Step-By-Step Guide to Creating Freelance Contracts

Here are the steps you’ll need to follow to create a freelance contract and protect your work:

1. Include the Names and Contact Details of Involved Parties

Begin your freelance contract by listing the parties involved. Include your business’s name and address and include the names of any other people who will be working on the project. You’ll also include the name and contact details of your client.

2. Detailed Project Description and Scope

To ensure the scope of the project doesn’t balloon because of additional client requests, your contract should clearly detail the services you’ll provide and it should outline the full scope of the project.

3. List Project Deadlines

Include all the deadlines you’ll need to meet for the project. The job might include multiple milestones you’ll need to meet or there might just be one final deadline by which you’ll need to submit all your work.

4. Outline Terms for Revisions

To protect yourself from endless rounds of revisions requested by the client, include terms in your freelance contract that cover the number of revisions you’ll make before charging the client for any additional changes. It’s common for freelancers to include two or three rounds of revisions in their contracts.

5. Provide Pricing and Rates

List your rates for the project and how you’ll be billing the client, whether it’s based on an hourly rate or a flat fee for the entire project. If you charge by the hour, make sure you include a minimum and maximum work-hour clause to guarantee a certain level of payment for you and to protect your client from paying more than a certain agreed-upon amount for the job.

6. List Payment Information

Include a payment schedule with clear deadlines to make sure you get paid on time. You can either agree to installment payments for a steady cash flow throughout the span of the project, or you can agree to an upfront deposit at the start of the contract, with the rest of the payment due when the job is completed. If you’ll charge late fees on past due invoices, include your late fee policy in the contract, as well.

7. Include Cancelation Terms

Make sure you write a kill fee into the contract, so that if your client cancels the project after you’ve started working on it, you’ll still receive some compensation for your work.

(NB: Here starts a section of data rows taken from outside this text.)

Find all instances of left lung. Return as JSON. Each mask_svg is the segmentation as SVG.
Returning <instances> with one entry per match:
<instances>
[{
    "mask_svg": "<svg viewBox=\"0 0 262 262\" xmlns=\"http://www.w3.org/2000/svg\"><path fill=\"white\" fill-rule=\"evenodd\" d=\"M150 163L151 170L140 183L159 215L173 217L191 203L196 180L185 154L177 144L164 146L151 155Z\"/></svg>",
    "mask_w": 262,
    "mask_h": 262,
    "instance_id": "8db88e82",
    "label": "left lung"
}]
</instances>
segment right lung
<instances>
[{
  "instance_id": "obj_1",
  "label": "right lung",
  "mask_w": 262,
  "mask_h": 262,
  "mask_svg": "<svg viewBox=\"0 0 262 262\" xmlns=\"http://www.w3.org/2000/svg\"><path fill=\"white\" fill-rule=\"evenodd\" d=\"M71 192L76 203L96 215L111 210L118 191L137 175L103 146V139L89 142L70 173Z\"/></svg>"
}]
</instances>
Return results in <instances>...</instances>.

A kill fee can either be based on the amount of work that’s completed at the time of cancelation, or you can include a flat kill fee, usually anywhere from 25 percent to 50 percent of the total project cost. You’ll also want to include terms that protect you in case you need to cancel the contract for some reason.

8. Provide Copyright Ownership Details

Outline who will own the copyright to the work you complete. For most freelance creatives, such as copywriters, the freelancer will own the copyright to the work until the final payment is received, at which point the copyright transfers to the client.

If you need further assistance creating legally binding freelance contracts for your business, the Freelancers Union offers free, easy-to-use freelance contract templates.